**DATA BELOW**

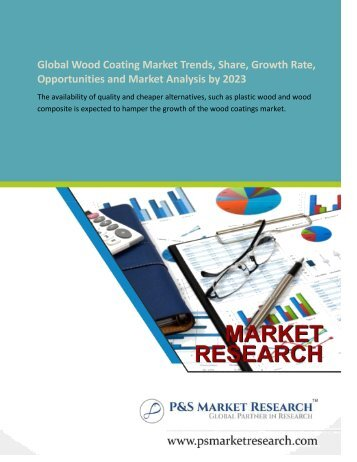 Wood Coating Market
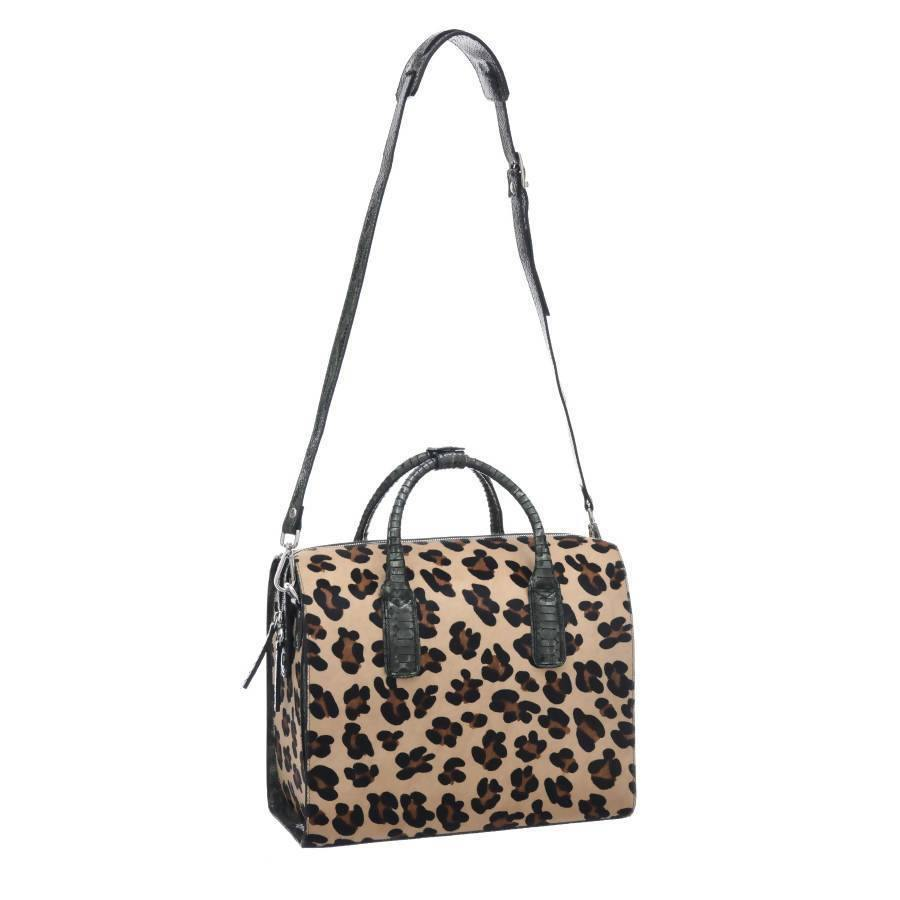Doctors Style Leopard Print Leather Top Handle Bag www.brixbailey.com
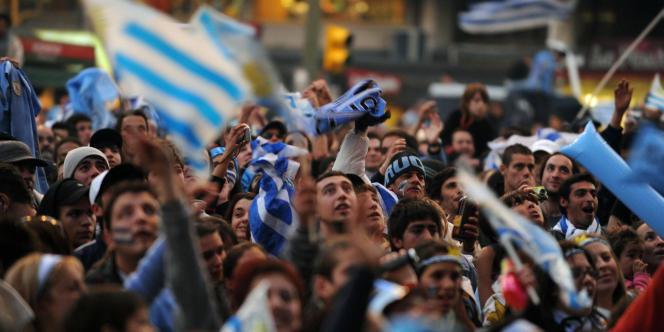 Montevideo  n'a eu d'yeux que pour la finale de Copa America.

**TASK REQUIREMENTS**
From the first line to the last, output the data exactly, without the pictures.

**SOLUTION TO THE PROBLEM**
 Wood Coating Market
Doctors Style Leopard Print Leather Top Handle Bag www.brixbailey.com
 Montevideo  n'a eu d'yeux que pour la finale de Copa America.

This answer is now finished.